The overall goal from a winemaker’s perspective when evaluating red grapes before harvesting is to predict the phenolic profile and color characteristics of the finished product and determine the harvest date accordingly. This study aimed to provide insight into different laboratory-based extraction methods and compare the extracts to wines that were fermented on the skins. Most previous publications used a limited number of extraction methods and looked primarily at Vitis vinifera grapes while we included hybrids and North American grape cultivars as well. During fermentation, all cultivars reached a color extraction maximum after a few days and then started to lose color. This presents the main challenge with predicting color characteristics, because most methods show much better correlations with the wine when they are compared to the maximum color intensity and not the finished wine after processing. The level of anthocyanin extraction as well as color loss due to oxidation, polymerization, pressing, and sulfur addition depends, among previously reported characteristics like the level of ripeness and the grape cultivar. Varieties with a more complex anthocyanin spectrum display a different extraction pattern that cannot be mimicked accurately with some of the extraction methods. Because most methods tend to over-extract phenolic material, the correlation with the peak of color intensity is much better.

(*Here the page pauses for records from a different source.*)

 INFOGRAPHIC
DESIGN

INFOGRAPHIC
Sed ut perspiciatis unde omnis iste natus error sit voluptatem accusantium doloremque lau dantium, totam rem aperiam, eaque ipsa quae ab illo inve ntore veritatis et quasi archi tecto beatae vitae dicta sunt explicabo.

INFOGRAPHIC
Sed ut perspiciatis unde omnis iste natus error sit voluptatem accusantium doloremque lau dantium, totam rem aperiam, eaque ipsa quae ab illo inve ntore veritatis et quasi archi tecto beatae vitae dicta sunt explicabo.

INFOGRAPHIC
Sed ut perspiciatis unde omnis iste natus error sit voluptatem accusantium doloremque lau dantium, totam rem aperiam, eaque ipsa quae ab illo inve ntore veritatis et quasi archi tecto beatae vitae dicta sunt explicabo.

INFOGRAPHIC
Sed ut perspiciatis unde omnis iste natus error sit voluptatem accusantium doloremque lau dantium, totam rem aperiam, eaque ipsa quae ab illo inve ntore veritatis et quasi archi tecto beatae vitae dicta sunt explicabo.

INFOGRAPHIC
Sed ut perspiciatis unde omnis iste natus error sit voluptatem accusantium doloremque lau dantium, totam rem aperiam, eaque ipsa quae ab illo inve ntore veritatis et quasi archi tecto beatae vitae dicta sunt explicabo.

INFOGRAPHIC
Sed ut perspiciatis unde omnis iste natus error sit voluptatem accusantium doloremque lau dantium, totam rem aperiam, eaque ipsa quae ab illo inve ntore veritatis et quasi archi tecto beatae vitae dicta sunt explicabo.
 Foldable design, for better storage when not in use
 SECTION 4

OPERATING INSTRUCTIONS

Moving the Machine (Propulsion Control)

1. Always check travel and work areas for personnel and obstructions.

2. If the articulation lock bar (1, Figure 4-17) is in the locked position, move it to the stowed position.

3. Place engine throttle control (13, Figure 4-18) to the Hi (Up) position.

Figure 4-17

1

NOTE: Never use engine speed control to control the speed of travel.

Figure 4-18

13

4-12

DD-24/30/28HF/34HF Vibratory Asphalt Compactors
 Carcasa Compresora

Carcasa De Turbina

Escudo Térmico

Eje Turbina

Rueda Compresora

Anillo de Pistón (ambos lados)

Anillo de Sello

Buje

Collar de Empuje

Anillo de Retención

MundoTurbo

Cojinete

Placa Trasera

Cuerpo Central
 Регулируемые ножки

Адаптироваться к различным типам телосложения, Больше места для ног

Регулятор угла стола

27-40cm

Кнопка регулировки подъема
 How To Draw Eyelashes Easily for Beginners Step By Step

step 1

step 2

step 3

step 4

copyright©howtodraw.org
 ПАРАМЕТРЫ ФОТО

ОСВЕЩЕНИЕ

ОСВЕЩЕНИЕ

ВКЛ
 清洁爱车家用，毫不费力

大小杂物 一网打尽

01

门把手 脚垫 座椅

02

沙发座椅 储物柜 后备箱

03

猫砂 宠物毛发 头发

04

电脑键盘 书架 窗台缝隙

Despite the large time commitment, the extraction suggested by Glorie is still the best way to predict extractable anthocyanins, mostly because the method compares different pH conditions in one assay. The ITV Standard method also correlated well with the color extraction maximum but had a larger discrepancy with the wines after processing. Physically invasive methods like ultrasound or microwave assisted extractions are great for extracting more anthocyanins but over-extract to an extent where the spectrum is too different from the corresponding wine to be useful for a prediction model. The correlation with total phenols on the other hand shows promising results. Ultrasound assisted extraction, for example, does not use harsh solvent conditions and consumes very little time and energy, which potentially makes it a very convenient method to predict total extractable phenolics as a cost-effective alternative for smaller wineries.